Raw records
----
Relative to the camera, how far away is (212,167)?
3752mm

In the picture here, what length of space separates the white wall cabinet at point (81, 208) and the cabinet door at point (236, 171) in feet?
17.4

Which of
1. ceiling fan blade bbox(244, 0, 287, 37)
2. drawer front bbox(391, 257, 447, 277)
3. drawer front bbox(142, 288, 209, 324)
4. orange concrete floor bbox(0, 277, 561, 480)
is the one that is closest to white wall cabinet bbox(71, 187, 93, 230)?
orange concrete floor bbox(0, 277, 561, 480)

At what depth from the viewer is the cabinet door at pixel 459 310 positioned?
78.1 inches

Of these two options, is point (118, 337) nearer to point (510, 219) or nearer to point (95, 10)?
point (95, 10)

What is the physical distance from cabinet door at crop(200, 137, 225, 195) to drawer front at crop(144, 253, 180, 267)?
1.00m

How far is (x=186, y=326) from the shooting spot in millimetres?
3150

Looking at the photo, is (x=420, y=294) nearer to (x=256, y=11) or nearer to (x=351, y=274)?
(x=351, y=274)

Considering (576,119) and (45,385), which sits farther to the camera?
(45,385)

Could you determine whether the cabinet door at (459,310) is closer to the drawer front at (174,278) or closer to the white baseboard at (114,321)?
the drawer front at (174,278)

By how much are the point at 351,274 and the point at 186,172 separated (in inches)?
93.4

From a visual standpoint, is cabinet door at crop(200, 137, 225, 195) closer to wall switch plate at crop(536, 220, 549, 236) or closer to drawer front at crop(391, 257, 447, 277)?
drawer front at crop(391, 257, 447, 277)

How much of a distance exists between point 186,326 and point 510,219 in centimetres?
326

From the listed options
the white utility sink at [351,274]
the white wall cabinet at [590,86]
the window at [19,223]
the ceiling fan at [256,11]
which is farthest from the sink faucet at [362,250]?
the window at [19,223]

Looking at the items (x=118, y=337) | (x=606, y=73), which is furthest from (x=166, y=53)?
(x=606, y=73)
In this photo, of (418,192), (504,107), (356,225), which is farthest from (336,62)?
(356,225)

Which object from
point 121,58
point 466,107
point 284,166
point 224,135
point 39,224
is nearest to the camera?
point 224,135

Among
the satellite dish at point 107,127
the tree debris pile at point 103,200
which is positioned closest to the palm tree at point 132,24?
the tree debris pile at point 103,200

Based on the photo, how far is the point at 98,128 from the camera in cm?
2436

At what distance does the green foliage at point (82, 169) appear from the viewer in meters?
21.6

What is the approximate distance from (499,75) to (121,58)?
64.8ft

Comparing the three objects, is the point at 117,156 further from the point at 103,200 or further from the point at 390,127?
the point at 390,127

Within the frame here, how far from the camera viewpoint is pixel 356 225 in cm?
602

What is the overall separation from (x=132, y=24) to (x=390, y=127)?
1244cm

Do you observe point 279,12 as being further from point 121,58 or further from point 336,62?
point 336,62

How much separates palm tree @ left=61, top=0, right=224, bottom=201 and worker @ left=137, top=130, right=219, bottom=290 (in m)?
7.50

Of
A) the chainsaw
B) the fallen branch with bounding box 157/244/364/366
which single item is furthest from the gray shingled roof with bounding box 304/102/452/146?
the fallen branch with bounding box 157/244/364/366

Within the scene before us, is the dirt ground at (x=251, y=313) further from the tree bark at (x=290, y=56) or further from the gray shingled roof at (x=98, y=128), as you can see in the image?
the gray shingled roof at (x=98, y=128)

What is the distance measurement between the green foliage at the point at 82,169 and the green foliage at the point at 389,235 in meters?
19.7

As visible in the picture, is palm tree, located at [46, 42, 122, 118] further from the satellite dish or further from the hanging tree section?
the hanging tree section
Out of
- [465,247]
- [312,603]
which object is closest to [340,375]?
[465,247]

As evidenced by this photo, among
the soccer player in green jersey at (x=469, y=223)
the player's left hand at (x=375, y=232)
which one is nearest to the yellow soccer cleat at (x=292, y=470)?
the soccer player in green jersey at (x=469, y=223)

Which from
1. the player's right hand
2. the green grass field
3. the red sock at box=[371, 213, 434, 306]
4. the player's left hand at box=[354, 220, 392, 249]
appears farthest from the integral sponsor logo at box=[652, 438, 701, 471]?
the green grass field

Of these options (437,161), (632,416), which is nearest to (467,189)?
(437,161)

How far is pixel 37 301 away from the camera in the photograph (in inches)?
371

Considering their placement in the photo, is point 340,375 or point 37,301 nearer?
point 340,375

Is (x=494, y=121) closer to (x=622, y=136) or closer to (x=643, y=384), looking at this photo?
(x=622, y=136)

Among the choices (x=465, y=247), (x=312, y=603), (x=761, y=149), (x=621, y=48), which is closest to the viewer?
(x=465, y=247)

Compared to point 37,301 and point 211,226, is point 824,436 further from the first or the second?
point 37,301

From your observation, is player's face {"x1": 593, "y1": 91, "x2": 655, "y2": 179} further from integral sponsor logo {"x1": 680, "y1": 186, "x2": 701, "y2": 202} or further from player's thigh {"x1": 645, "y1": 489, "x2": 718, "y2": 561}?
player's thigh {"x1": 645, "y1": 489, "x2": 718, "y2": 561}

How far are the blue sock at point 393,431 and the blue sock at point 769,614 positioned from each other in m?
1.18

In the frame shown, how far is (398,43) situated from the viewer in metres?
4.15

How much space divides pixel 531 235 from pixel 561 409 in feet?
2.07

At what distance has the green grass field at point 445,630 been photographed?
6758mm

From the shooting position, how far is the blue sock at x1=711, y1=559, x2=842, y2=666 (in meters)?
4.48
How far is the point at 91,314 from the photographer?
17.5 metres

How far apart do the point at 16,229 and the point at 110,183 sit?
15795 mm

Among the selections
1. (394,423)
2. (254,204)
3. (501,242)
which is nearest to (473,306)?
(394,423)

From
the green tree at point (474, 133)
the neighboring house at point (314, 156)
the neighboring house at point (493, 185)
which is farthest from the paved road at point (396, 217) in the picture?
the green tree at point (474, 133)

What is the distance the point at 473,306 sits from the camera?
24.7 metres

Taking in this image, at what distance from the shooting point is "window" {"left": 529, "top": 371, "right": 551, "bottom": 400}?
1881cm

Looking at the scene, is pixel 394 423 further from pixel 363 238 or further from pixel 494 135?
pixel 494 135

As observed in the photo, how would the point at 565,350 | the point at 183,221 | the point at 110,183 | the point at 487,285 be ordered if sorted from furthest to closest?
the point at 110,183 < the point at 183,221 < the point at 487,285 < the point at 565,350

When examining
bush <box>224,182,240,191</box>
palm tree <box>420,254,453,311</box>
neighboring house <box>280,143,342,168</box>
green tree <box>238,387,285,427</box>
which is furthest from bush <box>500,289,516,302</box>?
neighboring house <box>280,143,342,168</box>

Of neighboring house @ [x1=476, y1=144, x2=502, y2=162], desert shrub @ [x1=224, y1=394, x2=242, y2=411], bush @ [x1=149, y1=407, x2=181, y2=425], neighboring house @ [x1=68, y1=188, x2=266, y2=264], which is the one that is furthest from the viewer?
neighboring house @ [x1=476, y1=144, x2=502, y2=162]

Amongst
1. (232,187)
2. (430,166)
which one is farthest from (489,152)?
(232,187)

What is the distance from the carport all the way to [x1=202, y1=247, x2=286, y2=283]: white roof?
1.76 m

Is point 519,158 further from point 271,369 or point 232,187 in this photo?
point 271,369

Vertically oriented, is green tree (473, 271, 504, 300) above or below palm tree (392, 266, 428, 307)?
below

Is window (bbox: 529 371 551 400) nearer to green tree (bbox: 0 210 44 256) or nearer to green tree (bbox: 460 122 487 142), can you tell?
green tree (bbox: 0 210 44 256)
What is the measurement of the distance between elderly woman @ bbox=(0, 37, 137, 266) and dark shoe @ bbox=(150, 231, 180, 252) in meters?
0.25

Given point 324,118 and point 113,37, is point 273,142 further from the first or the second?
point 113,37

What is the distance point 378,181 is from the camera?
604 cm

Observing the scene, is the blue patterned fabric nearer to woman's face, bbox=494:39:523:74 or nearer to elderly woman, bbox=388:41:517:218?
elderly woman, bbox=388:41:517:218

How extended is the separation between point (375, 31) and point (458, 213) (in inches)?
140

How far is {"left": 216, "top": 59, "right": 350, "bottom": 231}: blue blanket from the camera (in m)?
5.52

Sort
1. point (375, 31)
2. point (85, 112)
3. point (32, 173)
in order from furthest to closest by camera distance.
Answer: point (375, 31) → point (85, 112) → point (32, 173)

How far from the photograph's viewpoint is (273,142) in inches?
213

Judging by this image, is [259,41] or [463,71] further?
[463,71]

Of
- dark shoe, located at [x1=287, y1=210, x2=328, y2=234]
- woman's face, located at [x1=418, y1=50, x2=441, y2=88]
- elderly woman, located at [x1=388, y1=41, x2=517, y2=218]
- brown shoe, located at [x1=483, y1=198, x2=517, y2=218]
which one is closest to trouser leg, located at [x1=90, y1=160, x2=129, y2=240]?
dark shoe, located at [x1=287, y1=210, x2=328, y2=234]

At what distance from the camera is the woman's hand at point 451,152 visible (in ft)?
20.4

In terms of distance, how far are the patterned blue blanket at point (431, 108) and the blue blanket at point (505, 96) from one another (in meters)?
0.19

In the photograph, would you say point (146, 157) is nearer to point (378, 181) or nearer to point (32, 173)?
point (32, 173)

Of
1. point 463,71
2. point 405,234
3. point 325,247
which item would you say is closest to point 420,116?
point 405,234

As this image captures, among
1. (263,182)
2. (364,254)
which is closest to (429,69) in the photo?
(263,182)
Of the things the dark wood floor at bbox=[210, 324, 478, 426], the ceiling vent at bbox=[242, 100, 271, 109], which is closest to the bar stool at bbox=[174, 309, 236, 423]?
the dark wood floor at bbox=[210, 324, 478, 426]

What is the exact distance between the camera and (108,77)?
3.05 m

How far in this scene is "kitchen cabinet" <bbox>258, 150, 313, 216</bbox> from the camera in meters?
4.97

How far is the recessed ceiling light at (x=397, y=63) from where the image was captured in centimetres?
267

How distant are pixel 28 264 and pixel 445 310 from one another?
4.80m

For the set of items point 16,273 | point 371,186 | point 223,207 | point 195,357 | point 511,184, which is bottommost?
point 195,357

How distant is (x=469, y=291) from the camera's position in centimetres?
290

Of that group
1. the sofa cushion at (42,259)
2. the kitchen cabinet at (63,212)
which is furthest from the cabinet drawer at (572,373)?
----
### SHORT EXERCISE:
Copy out the items above word for word, starting at the line containing "Among the selections" and ending at the line containing "24.7 metres", with both of those lines included.

### EXERCISE OUTPUT:
Among the selections
1. (394,423)
2. (254,204)
3. (501,242)
which is nearest to (473,306)?
(394,423)

From
the green tree at point (474, 133)
the neighboring house at point (314, 156)
the neighboring house at point (493, 185)
which is farthest from the paved road at point (396, 217) in the picture?
the green tree at point (474, 133)

What is the distance the point at 473,306 sits from the camera?
24.7 metres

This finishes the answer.